$\gamma_r$ is the part of $|z-1|=r$ inside $|z|=1$, $\gamma_1$ is the part of |z|=1 outside $|z-1|<r$. prove that
1) If $|z|<1, |z-1|=r(0<r<1),$ then $$|\frac{\log (1-z)}{z}|\leq \dfrac{\log\frac1r}{1-r},$$ then show that $\lim\limits_{r\to0}\int_{\gamma_r}\frac{\log (1-z)}{z}dz=0$
2) definition $\int_{|z|=1}\frac{\log (1-z)}{z}dz=\lim\limits_{r\to0}\int_{\gamma_1}\frac{\log (1-z)}{z}dz $. Compute the integration
$$\int_{|z|=1}\frac{\log (1-z)}{z}dz$$
and then show that $\int_0^{2\pi}\log|1-e^{i\theta}|d\theta=0$
For 2), $\frac{\log{(1-z)}}{z}$ has no poles in the region bounded by $\gamma_1$. Therefore, by Cauchy's integral theorem,
$$\oint_{\gamma_1} dz \frac{\log{(1-z)}}{z} = 0 $$
From part 1), this implies that
$$\oint_{|z|=1} dz \frac{\log{(1-z)}}{z} = 0 $$
Let $z=e^{i \theta}$, $dz/z = i d\theta$, then
$$i \int_0^{2 \pi} d\theta \log{(1-e^{i \theta})} = 0$$
Now
$$\log{(1-e^{i \theta})} = \log{|1-e^{i \theta}|} +i \arg{(1-e^{i \theta})}$$
It turns out that
$$\arg{(1-e^{i \theta})} = \arctan{\frac{\sin{\theta}}{1-\cos{\theta}}} = \arctan{(\cot{\frac{\theta}{2}})} = \frac{\pi}{2} - \frac{\theta}{2}$$
$$\int_0^{2 \pi} d\theta \: \arg{(1-e^{i \theta})}= \int_0^{2 \pi} d\theta \left ( \frac{\pi}{2} - \frac{\theta}{2} \right ) = \frac{\pi}{2} 2 \pi - \frac{1}{4} (2 \pi)^2 = 0 $$
$$\therefore \int_0^{2 \pi} d\theta \log{|1-e^{i \theta}|} = 0$$

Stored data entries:
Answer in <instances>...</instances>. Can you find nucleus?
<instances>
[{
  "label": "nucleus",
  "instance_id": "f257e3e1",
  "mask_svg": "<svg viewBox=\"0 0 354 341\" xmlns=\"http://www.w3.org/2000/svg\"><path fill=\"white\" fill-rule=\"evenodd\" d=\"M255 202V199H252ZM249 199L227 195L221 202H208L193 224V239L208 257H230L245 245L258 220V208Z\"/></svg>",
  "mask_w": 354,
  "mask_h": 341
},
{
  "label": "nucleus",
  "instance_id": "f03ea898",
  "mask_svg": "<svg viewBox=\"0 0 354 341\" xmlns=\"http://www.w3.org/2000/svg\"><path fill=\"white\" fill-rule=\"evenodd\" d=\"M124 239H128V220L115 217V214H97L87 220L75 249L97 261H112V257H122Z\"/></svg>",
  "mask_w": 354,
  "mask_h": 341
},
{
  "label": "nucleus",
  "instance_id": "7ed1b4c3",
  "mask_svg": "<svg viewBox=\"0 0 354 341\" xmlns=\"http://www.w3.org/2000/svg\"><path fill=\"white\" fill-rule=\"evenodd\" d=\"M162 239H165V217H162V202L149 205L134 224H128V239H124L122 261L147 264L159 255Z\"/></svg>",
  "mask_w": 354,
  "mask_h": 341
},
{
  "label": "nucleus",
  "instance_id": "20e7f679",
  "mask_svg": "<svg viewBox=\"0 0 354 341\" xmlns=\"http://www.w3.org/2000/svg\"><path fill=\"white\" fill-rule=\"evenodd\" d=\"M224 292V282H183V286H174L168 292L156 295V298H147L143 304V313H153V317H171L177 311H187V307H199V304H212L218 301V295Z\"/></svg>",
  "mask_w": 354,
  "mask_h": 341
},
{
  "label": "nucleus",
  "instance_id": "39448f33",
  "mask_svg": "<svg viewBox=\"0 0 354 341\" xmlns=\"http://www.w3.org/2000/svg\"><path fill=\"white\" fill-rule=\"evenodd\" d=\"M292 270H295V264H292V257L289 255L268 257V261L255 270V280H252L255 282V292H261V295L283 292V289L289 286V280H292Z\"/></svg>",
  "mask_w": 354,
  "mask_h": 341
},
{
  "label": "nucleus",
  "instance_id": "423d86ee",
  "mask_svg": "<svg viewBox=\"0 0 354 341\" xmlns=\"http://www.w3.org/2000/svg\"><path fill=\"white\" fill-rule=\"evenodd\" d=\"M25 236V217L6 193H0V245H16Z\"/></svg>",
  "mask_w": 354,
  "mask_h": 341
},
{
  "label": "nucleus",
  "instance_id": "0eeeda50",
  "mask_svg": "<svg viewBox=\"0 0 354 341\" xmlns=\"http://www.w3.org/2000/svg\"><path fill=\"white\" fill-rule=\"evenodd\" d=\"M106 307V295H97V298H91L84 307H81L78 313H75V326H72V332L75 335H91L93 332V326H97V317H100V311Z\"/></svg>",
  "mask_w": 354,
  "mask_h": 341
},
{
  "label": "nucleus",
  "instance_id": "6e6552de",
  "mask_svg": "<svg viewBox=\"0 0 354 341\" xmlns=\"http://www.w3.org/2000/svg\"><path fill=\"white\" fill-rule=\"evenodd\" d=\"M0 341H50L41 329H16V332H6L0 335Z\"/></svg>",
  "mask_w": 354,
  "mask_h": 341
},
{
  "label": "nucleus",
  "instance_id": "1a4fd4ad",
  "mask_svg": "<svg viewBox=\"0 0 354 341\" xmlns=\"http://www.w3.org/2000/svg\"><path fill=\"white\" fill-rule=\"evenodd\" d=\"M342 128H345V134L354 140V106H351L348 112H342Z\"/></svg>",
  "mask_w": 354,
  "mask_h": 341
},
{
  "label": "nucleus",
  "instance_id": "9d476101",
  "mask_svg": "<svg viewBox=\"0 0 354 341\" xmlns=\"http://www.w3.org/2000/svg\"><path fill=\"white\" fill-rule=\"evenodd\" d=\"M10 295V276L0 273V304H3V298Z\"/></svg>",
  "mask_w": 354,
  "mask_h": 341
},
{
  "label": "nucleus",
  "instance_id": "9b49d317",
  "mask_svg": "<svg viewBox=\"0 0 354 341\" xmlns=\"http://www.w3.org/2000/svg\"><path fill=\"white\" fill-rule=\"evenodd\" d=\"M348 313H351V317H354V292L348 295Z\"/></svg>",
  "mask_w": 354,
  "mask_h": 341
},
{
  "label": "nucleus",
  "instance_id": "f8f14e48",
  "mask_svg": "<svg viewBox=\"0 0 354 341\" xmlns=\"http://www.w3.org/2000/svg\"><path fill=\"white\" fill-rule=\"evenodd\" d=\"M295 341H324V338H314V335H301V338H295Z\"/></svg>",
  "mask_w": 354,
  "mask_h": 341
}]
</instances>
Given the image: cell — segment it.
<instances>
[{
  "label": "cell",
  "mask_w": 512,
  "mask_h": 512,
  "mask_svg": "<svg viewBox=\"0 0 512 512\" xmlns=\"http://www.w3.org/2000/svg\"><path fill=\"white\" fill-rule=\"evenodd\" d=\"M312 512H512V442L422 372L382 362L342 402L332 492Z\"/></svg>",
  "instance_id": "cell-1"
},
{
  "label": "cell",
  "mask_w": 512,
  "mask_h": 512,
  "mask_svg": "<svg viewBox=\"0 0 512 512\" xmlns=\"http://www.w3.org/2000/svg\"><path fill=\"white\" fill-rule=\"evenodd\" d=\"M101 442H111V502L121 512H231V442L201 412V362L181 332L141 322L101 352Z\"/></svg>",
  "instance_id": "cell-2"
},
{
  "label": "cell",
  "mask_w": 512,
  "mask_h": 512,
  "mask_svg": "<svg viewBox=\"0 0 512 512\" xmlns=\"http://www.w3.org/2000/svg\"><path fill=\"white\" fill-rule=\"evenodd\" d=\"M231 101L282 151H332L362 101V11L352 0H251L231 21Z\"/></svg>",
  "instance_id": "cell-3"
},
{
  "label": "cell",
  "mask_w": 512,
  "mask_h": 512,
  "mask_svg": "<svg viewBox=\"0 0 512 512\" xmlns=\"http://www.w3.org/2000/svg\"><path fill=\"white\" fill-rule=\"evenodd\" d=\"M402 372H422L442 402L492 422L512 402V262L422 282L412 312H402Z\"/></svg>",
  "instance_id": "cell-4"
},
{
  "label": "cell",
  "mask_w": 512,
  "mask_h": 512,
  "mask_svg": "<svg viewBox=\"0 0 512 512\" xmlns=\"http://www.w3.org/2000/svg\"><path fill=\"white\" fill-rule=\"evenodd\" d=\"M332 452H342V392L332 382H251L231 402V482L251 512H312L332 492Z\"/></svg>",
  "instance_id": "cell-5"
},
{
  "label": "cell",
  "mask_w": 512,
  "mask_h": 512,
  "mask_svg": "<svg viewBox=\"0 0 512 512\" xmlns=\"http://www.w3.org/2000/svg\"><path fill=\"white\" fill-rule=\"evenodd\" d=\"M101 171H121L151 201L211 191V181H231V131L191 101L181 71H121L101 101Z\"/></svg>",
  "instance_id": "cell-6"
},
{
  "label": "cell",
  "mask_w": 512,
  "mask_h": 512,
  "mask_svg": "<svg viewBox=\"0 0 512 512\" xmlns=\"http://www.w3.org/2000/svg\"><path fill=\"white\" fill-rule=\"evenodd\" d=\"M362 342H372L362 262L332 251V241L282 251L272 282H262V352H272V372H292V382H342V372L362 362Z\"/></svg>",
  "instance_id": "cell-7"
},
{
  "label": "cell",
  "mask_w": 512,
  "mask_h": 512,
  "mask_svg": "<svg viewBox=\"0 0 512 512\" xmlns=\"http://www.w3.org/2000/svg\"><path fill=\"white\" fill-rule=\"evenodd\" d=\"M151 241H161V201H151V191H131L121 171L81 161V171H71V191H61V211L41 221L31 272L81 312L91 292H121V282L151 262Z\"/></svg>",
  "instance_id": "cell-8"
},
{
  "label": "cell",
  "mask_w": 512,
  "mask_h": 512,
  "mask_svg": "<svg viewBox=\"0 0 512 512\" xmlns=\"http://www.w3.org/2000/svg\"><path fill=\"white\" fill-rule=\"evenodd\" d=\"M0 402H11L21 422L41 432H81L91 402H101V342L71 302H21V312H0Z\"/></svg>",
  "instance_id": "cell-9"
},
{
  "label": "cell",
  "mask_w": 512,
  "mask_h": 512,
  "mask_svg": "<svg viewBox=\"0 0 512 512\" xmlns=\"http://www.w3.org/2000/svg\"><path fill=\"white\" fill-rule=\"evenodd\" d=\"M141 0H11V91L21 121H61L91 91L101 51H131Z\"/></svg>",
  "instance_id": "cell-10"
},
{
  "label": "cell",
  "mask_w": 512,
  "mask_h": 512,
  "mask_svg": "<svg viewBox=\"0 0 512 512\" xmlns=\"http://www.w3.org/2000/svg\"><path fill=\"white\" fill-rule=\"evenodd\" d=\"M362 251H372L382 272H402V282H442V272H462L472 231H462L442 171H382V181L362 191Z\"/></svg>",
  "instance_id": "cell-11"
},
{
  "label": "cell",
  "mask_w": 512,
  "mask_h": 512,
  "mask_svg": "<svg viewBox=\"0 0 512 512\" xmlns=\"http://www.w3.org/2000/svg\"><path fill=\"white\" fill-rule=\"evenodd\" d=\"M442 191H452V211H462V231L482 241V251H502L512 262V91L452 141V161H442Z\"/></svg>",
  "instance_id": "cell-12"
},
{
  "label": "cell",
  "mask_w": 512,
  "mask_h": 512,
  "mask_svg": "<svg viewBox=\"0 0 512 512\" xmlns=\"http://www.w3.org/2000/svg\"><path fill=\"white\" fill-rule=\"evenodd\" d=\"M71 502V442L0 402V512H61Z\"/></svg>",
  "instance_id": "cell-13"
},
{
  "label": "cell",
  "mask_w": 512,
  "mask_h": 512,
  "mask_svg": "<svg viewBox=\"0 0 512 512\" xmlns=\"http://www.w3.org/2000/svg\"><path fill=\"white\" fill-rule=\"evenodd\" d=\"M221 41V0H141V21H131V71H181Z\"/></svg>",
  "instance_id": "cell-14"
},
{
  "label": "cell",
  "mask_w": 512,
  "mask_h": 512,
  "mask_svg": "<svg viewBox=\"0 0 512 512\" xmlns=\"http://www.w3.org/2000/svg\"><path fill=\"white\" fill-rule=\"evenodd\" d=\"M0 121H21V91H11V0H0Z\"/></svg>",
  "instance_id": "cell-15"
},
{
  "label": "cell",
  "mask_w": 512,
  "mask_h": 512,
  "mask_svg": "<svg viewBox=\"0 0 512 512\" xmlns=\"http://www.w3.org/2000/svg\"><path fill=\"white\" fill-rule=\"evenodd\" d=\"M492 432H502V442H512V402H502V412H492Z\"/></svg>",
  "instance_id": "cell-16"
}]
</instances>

- **What to produce**:
According to the contour integral solution, why does the integral of log(1−z)/z over γ₁ equal zero? Answer in one to three sentences.

- **Solution to the exercise**:
The function log(1−z)/z has no poles in the region bounded by γ₁. Cauchy's integral theorem therefore makes its integral over γ₁ equal to zero.